Question

In which of the following equilibria, the increase of pressure over the equilibrium will favor the backward reaction?
A. Decomposition equilibrium of $HI$
B. Formation equilibrium of $S{{O}_{3}}$
C. Decomposition equilibrium of $N{{H}_{3}}$
D. Formation equilibrium of $PC{{l}_{5}}$

Answer 1

According to the rule of Le Chatelier’s Principle: The effect of changing pressure on the position of an equilibrium. Le Chatelier's principle is a perception about chemical equilibria of reactions. It expresses that change in the temperature, pressure, volume, or concentration of a system will bring about predictable and opposing changes in the system so as to accomplish another equilibrium state.

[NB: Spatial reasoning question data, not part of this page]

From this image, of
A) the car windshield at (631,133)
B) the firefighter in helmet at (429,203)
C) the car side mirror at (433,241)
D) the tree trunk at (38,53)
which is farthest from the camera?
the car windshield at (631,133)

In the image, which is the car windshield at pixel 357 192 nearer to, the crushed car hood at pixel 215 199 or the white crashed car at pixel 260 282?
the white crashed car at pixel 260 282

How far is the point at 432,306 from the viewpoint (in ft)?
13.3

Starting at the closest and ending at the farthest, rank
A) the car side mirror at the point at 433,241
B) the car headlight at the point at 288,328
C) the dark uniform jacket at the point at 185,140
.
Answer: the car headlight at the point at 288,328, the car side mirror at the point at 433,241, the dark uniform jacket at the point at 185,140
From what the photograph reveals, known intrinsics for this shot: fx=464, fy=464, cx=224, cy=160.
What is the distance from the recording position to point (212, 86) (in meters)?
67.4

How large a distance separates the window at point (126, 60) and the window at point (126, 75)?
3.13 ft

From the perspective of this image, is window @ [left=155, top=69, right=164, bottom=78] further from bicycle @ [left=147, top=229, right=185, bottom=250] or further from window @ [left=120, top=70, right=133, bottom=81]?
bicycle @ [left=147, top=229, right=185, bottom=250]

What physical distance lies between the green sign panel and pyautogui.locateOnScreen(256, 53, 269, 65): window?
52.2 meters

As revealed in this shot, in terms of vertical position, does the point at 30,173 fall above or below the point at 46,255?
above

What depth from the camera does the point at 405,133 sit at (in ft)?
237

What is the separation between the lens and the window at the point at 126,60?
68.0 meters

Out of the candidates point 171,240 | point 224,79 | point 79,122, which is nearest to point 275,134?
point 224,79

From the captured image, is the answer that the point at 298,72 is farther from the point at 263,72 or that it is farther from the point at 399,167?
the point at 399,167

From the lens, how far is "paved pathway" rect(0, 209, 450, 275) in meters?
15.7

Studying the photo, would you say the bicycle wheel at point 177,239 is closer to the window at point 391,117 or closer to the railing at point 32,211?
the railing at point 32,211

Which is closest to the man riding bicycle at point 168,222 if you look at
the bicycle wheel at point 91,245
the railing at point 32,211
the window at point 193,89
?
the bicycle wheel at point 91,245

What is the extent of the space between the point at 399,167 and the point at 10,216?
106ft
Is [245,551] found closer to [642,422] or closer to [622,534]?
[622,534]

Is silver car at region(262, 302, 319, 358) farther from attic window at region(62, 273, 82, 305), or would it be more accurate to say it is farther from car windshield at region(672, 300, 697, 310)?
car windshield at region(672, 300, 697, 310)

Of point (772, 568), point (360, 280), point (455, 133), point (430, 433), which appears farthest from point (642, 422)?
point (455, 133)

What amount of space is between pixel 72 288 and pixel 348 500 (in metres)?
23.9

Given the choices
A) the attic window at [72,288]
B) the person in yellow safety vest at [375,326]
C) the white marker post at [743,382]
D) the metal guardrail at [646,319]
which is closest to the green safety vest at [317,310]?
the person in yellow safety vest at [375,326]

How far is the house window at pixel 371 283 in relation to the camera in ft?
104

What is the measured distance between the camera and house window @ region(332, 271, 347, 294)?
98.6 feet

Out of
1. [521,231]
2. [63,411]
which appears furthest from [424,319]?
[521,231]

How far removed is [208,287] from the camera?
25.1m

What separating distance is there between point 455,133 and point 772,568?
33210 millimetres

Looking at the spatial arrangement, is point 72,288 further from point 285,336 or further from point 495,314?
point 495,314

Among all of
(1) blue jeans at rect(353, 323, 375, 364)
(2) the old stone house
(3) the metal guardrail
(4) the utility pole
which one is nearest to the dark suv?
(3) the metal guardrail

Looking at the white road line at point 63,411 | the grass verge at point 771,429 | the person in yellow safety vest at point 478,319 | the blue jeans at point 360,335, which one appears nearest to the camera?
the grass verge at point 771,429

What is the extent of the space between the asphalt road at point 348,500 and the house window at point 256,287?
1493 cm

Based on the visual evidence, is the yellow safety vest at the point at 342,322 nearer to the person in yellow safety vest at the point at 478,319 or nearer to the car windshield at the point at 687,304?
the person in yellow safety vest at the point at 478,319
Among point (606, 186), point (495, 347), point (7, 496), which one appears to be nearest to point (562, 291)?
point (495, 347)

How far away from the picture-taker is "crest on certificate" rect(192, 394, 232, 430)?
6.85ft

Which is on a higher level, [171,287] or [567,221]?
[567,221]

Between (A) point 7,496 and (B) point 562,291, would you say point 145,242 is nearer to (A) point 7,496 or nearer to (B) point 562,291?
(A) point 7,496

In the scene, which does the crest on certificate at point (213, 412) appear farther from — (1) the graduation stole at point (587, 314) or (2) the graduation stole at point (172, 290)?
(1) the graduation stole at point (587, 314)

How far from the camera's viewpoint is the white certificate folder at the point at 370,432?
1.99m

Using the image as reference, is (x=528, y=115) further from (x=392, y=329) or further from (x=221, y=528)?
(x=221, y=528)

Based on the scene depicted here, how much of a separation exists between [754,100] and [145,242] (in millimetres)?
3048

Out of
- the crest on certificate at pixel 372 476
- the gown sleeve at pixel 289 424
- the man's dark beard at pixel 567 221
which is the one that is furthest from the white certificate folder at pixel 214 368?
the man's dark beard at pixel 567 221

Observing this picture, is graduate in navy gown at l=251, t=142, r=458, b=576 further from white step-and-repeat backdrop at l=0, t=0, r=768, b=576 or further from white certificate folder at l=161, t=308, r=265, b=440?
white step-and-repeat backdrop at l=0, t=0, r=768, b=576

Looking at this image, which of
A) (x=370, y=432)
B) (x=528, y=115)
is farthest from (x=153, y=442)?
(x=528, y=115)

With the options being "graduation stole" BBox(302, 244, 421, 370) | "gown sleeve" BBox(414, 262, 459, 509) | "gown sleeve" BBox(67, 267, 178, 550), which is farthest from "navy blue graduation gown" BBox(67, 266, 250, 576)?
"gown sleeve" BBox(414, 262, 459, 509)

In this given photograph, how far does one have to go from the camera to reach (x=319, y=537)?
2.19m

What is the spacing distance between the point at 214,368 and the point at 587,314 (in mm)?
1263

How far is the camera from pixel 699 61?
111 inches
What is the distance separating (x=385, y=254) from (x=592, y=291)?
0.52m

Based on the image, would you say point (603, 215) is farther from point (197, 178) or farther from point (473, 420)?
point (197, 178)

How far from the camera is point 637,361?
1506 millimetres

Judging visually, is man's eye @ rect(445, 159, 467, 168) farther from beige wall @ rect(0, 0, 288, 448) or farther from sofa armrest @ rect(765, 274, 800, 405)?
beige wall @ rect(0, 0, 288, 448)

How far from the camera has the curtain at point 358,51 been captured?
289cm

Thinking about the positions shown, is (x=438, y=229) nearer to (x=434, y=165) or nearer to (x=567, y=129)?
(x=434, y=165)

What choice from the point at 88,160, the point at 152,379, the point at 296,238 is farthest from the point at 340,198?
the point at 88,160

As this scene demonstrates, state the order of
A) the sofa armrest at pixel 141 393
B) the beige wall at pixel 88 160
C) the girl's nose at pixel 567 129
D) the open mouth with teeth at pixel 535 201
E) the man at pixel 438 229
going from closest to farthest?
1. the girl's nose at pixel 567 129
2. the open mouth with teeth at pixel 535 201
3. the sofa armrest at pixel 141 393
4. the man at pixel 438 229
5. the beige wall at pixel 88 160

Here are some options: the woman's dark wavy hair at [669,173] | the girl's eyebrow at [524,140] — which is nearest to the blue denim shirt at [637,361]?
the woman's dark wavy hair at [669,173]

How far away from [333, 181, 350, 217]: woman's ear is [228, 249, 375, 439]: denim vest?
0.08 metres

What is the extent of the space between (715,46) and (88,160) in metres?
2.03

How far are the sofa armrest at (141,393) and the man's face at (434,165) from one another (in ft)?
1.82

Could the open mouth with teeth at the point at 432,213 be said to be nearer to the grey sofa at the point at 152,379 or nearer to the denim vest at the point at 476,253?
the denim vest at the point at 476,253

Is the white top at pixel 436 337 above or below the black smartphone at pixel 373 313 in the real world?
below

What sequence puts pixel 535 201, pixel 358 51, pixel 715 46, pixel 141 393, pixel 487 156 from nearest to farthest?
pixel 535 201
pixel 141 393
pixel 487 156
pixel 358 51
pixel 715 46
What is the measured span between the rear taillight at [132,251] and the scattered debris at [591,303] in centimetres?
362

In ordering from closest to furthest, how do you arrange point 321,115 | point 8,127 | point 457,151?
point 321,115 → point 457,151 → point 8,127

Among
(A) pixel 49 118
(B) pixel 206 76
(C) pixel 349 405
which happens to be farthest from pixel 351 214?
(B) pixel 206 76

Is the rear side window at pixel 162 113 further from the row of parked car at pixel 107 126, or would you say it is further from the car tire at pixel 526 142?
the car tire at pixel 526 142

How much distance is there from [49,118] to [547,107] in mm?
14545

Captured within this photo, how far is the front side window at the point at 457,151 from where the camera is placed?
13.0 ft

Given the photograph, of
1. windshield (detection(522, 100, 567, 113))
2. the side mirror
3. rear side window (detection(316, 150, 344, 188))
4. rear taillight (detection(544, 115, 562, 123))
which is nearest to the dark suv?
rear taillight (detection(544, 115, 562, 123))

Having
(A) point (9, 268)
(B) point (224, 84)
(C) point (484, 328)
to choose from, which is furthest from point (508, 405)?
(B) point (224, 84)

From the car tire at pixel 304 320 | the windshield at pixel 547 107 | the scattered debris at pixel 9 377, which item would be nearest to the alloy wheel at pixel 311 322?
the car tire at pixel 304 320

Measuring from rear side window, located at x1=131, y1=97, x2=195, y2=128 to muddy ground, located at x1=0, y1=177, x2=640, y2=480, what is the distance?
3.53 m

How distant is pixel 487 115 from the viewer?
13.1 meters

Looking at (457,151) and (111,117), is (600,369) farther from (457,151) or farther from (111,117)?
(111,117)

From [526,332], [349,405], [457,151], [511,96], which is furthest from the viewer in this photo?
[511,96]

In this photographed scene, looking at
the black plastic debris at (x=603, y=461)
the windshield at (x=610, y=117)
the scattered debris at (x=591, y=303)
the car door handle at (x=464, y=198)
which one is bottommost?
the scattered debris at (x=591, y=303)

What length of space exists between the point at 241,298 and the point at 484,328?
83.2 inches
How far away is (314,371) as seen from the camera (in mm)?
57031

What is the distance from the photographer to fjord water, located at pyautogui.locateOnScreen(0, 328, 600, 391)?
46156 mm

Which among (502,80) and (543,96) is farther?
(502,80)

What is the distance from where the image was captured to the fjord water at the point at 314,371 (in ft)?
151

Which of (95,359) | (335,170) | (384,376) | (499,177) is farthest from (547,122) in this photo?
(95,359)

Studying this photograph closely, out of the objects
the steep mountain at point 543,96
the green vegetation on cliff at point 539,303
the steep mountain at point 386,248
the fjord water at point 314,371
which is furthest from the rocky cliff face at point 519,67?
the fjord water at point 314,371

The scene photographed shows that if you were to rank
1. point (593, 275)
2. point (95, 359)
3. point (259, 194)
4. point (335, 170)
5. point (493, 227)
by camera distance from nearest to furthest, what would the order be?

Complete step by step solution: You can increase/decrease the pressure by decreasing/increasing the volume of the gases OR increasing/decreasing the concentration of gases in a similar volume.
For reactions including gases at equilibrium, an increase in pressure causes the equilibrium position to move towards the side with the most modest number of vaporous atoms as shown by the decent image condition for that reaction.
A decrease in pressure of a chemical reaction system including gases, causes the equilibrium position to move towards the side with the larger number of gaseous atoms as demonstrated by the balanced symbol equation for that reaction.
The decomposition reaction of ammonia, the number of moles of product generated is greater than of reaction involved
$2N{{H}_{3}}\rightleftharpoons {{N}_{2}}+3{{H}_{2}}$
Increase in pressure favors the backward reaction and Decrease in pressure favors the forward reaction. As per Le-Chatelier's principle, the increment of pressure on a chemical equilibrium shift in that direction quantity of gaseous molecules diminishes and subsequently in this reaction, increment in pressure favors the backward reaction.

Hence, the correct option is C.

Note: Thus, decomposition of ammonia to hydrogen (and nitrogen) requires an energy input, and since the disintegration reaction is extremely moderate even at generally high temperatures, a catalyst is likewise required. Since the reaction is an equilibrium reaction, it is not possible to totally break down ammonia into hydrogen.